Critici hebben de roman als een satire op het universitaire milieu verwelkomd, in de wetenschap dat Hermsen bij haar beschrijving van een vakgroep filosofie ook uit eigen ervaringen kon putten. De hoofdstukken waarin Hermsen de schedel van Brakhoven licht, zijn pareltjes van vileine humor. Aan het begin van het boek overdenkt onze held de keerzijdes van zijn hoogleraarschap: uitgebluste medewerkers, luie studenten en vooral ‘managementsores’. In dit ‘intellectuele vacuúm’ snakt Brakhoven naar wat kleur en originaliteit. Maar hij dagdroomt vooral over Laura, de elegante Italiaanse filosofe die hij de afgelopen zomer op een symposium in Perugia heeft ontmoet. “Hij had met haar, om het eens onacademisch uit te drukken, de sterren van de hemel geneukt.”

Brakhoven is vastbesloten om het overleg van de vakgroep zo te manipuleren dat er een profielschets voor een nieuwe hoogleraar uitrolt waar Laura toevallig helemaal aan voldoet. Dat de getalenteerde, maar schuchtere Det van Vliet onverwachts ook interesse toont is even schrikken, maar blijkt nog goed bruikbaar in zijn verdeel-en-heerstactiek.

De hoofdstukken waarin het chaotische verloop van de vergadering staat beschreven, vormen het hart van het boek. Kleine, venijnige portretjes van de deelnemers geven kleur aan het gekonkel. Van Vliet houdt een gloedvol betoog over de weggemoffelde rol van vrouwelijke denkers in de ideeëngeschiedenis, maar besluit na afloop de vakgroep de rug toe te keren, moe als ze is van hun eeuwige gemekker.

Maar de gewenste profielschets ligt er, en Brakhoven vliegt diezelfde avond nog naar Parijs om Laura het heuglijke nieuws mee te delen, in de gelukzalige veronderstelling dat zij even verliefd is op hem als hij op haar. Zoiets moet wel eindigen in slapstickachtige tragikomedie.
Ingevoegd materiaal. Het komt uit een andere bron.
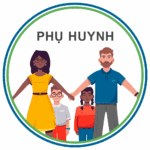 Child Protection Tutorial for Parents - VIETNAMESE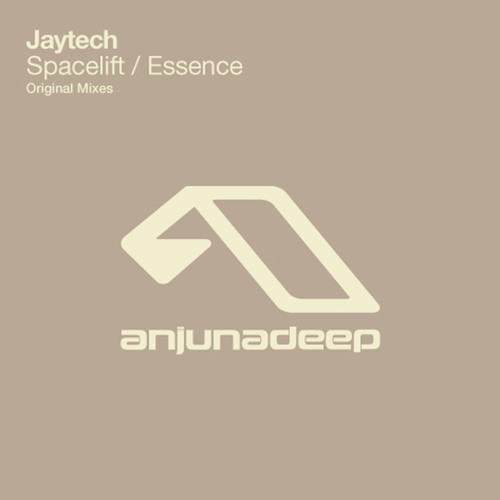 Stream jaytechmusic | Listen to Spacelift / Essence playlist Stream jaytechmusic | Listen to Spacelift / Essence playlist
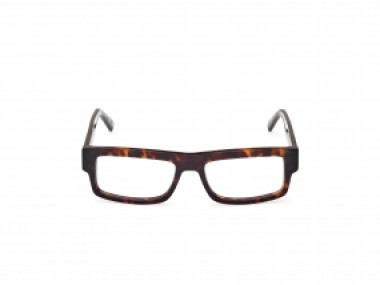 Gant GA3293 052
Anders van toon is het verhaal van Ella, de vrouw met wie Bernt acht jaar geleden enkel trouwde omdat ze zwanger van hem was. De hoofdstukken waarin zij zich vol tegenzin naar een eerste afspraak met de psychiater sleept, ademen niet de sfeer uit van satire. In wrede zinnetjes analyseert Ella haar relatie met Bernt. “Zijn liefde voor haar heeft hooguit drie maanden geduurd. (…) In een handomdraai werd ze geneutraliseerd tot één van de vele aspecten in zijn leven.” Ze heeft hem nooit kunnen verlaten, bang dat ze ‘zonder hem zou oplossen in een wazige sluier van niets, in een dauwachtig wezen dat langs het leven scheert, zonder ooit het kloppende hart ervan te voelen’. Hermsen kiest wel vaker voor zulke lyrische vergelijkingen om de gevoelens van haar vrouwelijke hoofdpersonages te verwoorden. Soms werkt het, soms scheert ze gevaarlijk dicht langs de kitsch.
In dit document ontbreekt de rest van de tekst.